▸ **SOURCE EXTRACT**:

········

Automated detection of cortical lesions with single and multi-contrast 7T MRI
AUTHORS: La Rosa F, Beck ES, Maranzano J, Thiran JP, Granziera C, Reich DS, Sati P, Bach Cuadra M
ECTRIMS 2021 - Multiple Sclerosis Journal, 27(2_SUPPL): 458-459, October 2021
Introduction: Cortical lesions (CL) are common and often extensive in multiple sclerosis (MS) and are associated with disability (Harrison, et al., JAMA Neurol, 2015). Detection of CL is challenging with 3T MRI, but it improves with a combination of high-resolution magnetization prepared 2 rapid acquisition gradient echoes (MP2RAGE) and T2*-weighted imaging at 7T (Beck, et al., AJNR, 2018). We have recently proposed a framework for the automated detection of CL using these two image types (La Rosa, et al., MICCAI, 2020).
Objectives: First, we modified a convolutional neural network (CNN) from our previous work to improve its performance at detecting CL given three 7T MRI contrasts (T1w MP2RAGE, T2*w EPI, and T2*w GRE) as input. Second, we developed and assessed a unimodal architecture based on only MP2RAGE and compared the results to the previous CNN.
Methods: We retrospectively analysed the MRI of 60 MS patients acquired at 7T with MP2RAGE (average of 4 acquisitions), T2* GRE, and T2* EPI (resolution of each sequence: 0.5mm isometric). 2396 CL were manually annotated by two experts, who reached consensus in a joint session. Compared to our recently proposed framework (La Rosa, et al., MICCAI, 2020), three main modifications were performed. First, the ground truths were improved, adding those CNN’s false positives that were confirmed as true CL by an expert. Second, an additional resolution level in the CNN architecture was added. Third, we used the focal loss during training instead of cross-entropy, weighting the contribution of each voxel based on the CNN’s segmentation error. An architecture with the three MRI contrasts as input and another one with only the MP2RAGE were trained and evaluated in a 6-fold cross-validation.
Results: The three-contrast CNN achieved a lesion-wise true positive rate (LTPR) of 73%, lesion-wise false positive rate (LFPR) of 38%, and Dice coefficient (DSC) of 0.47. The CNN that used only MP2RAGE achieved a LTPR of 72%, LFPR of 38%, and DSC of 0.44. There were no method-related differences in these measures on a patient level (Wilcoxon signed-rank test). However, both CNNs significantly (p<0.05) outperformed our previous results on the same dataset (LTPR=67%, LFPR=42%, DSC=0.39).
Conclusions: With a few targeted modifications, we have boosted the performance of our previously proposed framework for CL detection at 7T (LTPR of 73% vs 67%). Use of T2*w images did not significantly improve performance vs using MP2RAGE images alone.

········

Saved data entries
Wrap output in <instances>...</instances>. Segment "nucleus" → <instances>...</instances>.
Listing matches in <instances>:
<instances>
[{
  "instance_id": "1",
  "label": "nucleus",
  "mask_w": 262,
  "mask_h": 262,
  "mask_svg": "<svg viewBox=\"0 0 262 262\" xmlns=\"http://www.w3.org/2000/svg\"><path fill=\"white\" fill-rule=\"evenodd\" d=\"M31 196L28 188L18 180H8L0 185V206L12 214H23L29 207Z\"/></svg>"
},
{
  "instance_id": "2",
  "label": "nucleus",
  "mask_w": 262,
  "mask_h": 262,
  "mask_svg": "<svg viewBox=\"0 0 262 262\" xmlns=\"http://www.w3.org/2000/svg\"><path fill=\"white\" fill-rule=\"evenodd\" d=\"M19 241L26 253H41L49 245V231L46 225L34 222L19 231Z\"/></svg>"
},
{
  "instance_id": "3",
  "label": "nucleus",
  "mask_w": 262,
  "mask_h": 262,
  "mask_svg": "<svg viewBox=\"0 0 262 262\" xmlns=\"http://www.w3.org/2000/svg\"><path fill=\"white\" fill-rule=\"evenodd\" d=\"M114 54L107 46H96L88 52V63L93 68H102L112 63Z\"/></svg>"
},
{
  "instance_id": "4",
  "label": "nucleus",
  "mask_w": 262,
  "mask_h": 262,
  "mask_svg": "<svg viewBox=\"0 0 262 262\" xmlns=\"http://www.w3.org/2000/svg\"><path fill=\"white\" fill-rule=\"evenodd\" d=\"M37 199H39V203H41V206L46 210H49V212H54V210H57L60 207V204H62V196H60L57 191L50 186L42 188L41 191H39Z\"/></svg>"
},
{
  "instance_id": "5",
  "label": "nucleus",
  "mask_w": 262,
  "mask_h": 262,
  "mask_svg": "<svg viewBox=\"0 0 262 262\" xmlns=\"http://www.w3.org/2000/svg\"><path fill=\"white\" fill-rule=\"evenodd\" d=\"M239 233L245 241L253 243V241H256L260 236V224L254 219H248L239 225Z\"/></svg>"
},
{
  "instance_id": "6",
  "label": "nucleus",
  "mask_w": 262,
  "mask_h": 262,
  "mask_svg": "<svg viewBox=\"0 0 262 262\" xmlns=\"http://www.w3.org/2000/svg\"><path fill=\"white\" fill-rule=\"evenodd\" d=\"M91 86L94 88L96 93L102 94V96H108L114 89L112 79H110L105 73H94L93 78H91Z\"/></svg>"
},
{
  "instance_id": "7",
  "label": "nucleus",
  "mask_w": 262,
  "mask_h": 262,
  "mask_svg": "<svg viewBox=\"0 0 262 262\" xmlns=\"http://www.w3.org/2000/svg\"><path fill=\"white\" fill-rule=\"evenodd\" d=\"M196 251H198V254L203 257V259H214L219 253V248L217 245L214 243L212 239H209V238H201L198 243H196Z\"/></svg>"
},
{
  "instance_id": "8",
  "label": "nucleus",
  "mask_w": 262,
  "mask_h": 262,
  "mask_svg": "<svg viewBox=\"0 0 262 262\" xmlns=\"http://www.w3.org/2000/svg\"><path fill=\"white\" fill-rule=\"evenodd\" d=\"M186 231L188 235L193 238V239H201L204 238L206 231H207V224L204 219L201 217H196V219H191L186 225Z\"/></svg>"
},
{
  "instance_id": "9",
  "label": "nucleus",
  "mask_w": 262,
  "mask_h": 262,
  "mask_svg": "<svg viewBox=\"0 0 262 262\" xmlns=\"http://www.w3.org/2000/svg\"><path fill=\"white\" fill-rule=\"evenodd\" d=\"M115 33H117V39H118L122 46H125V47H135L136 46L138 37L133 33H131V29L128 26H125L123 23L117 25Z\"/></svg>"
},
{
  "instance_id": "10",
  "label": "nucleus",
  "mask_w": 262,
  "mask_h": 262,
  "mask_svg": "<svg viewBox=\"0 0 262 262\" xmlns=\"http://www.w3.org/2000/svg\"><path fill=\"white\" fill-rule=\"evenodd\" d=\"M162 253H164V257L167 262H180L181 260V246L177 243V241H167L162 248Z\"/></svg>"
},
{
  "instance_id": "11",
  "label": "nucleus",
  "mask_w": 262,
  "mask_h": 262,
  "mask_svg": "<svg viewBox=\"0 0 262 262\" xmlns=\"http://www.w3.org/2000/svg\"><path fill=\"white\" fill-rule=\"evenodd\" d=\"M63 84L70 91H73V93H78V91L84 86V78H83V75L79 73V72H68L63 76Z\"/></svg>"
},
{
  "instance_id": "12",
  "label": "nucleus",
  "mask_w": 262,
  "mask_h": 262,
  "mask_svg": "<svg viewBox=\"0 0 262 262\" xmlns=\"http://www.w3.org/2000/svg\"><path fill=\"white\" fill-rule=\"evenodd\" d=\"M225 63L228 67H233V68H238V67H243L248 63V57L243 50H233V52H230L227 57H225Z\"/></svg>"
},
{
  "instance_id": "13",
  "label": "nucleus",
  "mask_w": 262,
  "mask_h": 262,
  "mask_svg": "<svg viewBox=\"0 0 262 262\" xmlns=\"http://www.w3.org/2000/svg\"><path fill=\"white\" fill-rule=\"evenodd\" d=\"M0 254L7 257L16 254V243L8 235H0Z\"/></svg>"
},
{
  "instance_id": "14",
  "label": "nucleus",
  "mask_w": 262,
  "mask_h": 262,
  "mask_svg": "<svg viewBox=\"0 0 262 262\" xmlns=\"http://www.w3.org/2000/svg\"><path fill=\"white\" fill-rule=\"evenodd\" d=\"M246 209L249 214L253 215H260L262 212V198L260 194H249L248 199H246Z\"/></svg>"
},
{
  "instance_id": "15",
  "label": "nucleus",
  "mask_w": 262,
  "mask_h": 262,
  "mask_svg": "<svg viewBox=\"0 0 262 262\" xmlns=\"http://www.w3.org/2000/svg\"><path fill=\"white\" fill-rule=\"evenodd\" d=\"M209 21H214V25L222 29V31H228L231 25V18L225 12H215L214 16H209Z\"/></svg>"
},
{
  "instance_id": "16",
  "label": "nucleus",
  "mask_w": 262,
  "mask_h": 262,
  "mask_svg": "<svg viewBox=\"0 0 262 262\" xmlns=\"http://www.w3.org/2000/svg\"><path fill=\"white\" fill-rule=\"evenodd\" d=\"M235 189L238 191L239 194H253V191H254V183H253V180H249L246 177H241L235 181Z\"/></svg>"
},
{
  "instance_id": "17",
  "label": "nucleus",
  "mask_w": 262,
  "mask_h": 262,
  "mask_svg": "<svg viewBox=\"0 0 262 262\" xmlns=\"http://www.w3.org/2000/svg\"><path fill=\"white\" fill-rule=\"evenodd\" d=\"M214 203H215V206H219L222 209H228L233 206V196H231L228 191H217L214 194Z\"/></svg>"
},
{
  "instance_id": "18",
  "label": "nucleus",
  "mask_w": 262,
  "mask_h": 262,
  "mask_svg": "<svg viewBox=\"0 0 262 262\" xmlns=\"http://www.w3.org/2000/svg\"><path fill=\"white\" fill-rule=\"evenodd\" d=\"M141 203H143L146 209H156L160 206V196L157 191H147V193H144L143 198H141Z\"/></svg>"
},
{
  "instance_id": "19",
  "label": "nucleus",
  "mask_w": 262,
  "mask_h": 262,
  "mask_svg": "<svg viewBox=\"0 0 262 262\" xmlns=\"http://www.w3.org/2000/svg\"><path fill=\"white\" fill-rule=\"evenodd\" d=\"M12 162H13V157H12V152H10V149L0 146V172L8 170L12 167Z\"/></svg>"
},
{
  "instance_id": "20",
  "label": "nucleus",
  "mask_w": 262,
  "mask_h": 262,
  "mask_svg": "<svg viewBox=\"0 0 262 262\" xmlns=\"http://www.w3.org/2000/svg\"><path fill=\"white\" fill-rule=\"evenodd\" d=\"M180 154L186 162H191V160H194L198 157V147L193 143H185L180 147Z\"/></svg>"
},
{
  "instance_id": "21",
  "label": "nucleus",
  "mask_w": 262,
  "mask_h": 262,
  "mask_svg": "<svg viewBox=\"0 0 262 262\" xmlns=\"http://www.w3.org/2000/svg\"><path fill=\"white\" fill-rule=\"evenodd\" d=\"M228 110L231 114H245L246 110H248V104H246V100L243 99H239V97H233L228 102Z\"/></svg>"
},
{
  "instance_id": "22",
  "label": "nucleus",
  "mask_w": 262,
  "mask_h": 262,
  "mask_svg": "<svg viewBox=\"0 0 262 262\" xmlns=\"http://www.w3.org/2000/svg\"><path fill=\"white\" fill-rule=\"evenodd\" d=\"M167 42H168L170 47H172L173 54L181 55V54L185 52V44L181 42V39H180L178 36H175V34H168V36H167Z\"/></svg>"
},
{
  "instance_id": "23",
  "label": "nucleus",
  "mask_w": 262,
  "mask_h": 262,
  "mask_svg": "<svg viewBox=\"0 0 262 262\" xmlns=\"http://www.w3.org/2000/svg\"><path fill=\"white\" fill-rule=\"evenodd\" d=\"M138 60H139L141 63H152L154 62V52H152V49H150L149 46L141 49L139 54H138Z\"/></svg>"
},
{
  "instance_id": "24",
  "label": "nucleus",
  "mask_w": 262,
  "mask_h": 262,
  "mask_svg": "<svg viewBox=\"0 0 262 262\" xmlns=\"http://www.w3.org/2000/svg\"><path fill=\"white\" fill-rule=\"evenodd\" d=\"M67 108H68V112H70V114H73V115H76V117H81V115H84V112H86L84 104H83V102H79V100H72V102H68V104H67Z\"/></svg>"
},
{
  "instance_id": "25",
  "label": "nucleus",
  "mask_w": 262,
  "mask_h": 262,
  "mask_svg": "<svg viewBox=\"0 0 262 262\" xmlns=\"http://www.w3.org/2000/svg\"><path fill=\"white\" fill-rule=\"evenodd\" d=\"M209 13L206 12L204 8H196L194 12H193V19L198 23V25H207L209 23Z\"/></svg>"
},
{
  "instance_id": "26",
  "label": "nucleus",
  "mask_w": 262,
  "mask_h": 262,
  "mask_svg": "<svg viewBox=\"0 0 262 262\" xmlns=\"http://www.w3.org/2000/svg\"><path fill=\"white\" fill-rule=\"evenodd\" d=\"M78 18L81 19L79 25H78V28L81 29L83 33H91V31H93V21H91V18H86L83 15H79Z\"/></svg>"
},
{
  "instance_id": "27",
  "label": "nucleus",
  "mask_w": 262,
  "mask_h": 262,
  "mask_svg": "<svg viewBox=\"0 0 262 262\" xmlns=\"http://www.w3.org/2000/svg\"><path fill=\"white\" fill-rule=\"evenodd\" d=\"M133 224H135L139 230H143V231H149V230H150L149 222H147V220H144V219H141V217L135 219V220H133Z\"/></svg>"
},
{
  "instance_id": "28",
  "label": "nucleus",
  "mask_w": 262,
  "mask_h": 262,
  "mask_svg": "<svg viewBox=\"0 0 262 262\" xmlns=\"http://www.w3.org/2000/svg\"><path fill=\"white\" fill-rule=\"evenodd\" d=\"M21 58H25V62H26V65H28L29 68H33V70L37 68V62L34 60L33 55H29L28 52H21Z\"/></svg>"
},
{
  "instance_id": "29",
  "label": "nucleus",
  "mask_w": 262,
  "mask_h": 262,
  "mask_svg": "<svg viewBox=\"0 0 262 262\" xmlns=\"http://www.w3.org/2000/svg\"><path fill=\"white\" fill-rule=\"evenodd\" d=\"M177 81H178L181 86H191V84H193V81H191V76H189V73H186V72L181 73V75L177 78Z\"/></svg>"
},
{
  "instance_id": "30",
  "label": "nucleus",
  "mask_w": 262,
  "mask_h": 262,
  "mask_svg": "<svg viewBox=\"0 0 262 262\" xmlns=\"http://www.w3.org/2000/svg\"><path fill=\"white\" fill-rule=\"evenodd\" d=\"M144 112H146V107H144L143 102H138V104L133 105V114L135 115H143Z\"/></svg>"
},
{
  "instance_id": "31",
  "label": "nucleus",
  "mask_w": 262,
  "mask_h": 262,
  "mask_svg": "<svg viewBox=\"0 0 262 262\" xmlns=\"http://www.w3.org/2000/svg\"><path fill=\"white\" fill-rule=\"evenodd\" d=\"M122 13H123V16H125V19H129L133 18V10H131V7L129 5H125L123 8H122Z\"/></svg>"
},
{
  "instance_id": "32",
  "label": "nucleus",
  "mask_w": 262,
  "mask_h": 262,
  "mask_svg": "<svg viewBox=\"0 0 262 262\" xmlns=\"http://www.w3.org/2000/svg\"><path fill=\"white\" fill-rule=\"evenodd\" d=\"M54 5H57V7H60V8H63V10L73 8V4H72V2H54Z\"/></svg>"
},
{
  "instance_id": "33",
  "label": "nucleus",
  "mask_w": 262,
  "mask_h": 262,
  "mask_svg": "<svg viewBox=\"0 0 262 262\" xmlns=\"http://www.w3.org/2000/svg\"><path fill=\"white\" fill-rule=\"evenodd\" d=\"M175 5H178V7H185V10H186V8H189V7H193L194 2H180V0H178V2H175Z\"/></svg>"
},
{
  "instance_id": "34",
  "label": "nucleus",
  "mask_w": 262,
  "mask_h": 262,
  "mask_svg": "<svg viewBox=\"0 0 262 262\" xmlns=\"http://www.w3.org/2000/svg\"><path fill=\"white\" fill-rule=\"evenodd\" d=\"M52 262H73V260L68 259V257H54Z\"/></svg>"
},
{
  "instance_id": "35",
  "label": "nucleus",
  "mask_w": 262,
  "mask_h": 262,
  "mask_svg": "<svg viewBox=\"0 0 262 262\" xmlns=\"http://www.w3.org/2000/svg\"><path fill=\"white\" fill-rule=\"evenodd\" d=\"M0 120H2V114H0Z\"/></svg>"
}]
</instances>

········

▸ **TRY IT**:
Summarize the abstract on automated cortical lesion detection in two sentences. The listing has no role here.

▸ **ANSWER BOX**:
The abstract describes modifying a convolutional neural network to detect cortical lesions in multiple sclerosis from three 7T MRI contrasts, and building a version that uses only MP2RAGE, with both tested on 60 patients with 2396 manually annotated lesions. Both networks significantly outperformed the earlier framework (LTPR of 73% and 72% versus 67%), and adding T2*-weighted images did not significantly improve performance over MP2RAGE alone.